Text segment:
Pre-RFC: #[derive] support for arithmetic traits (Add, Sub, Mul, Div) on structs


Summary

Add support for deriving Add, Sub, Mul and Div on structs whose fields implement them.

EDIT: Here we are talking about Rhs=Self implementation.

Rationale

In Rust, implementing arithmetic traits like Add, Sub, Mul, or Div requires either manually writing implementation or dependency on third-party crates like derive_more even for trivial cases where the semantics are unambiguous (e.g. field-wise operations on numeric structs).

#[derive(Add)]
struct Point(u32, u32); // a + b == Point(a.0 + b.0, a.1 + b.1)

This is pointless busywork when the only sensible behavior is to perform the operation field by field. It would work the same way Clone, Debug and Copy is resolved.

Generics?

For generic structs like:

#[derive(Add)]
struct Point<T> {
    x: T,
    y: T,
}

the derived implementation automatically requires T: Add (exactly like #[derive(Clone)] requires T: Clone ).

Data excerpt:
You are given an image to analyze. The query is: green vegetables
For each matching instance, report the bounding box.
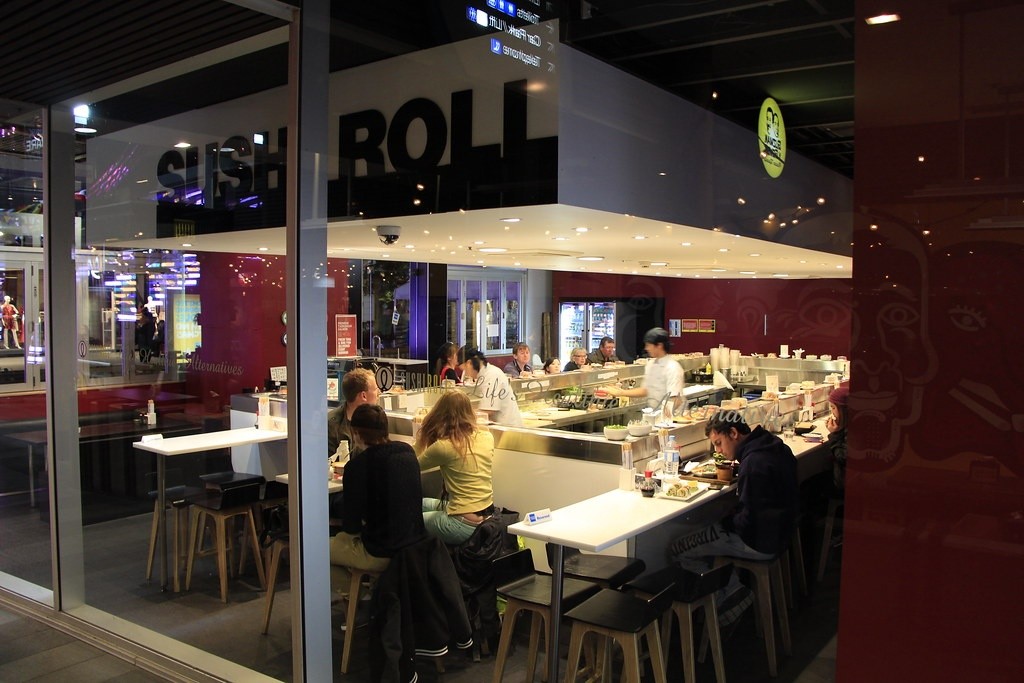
[565,386,581,394]
[606,424,626,429]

What you will do:
a: In the proposal on deriving arithmetic traits, why is writing these implementations by hand called pointless busywork? Answer in one to three sentences.
b: Which third-party crate does the proposal on deriving arithmetic traits name as a current way to get these implementations?
c: Continue the proposal on deriving arithmetic traits from its last sentence.

Results:
a: In simple cases, the only sensible behavior is to apply the operation field by field, so the meaning is clear. Even so, you must either write the implementation by hand or depend on a third-party crate like derive_more.

b: derive_more

c:
What about enums?

I noticed that enums rarely need arithmetic and when they do, manual impls are clearer so this proposal intentionally excludes support for deriving arithmetic traits on enums. While third-party crates like derive_more offer a solution for enums - wrap the output in Result<Self, Error>.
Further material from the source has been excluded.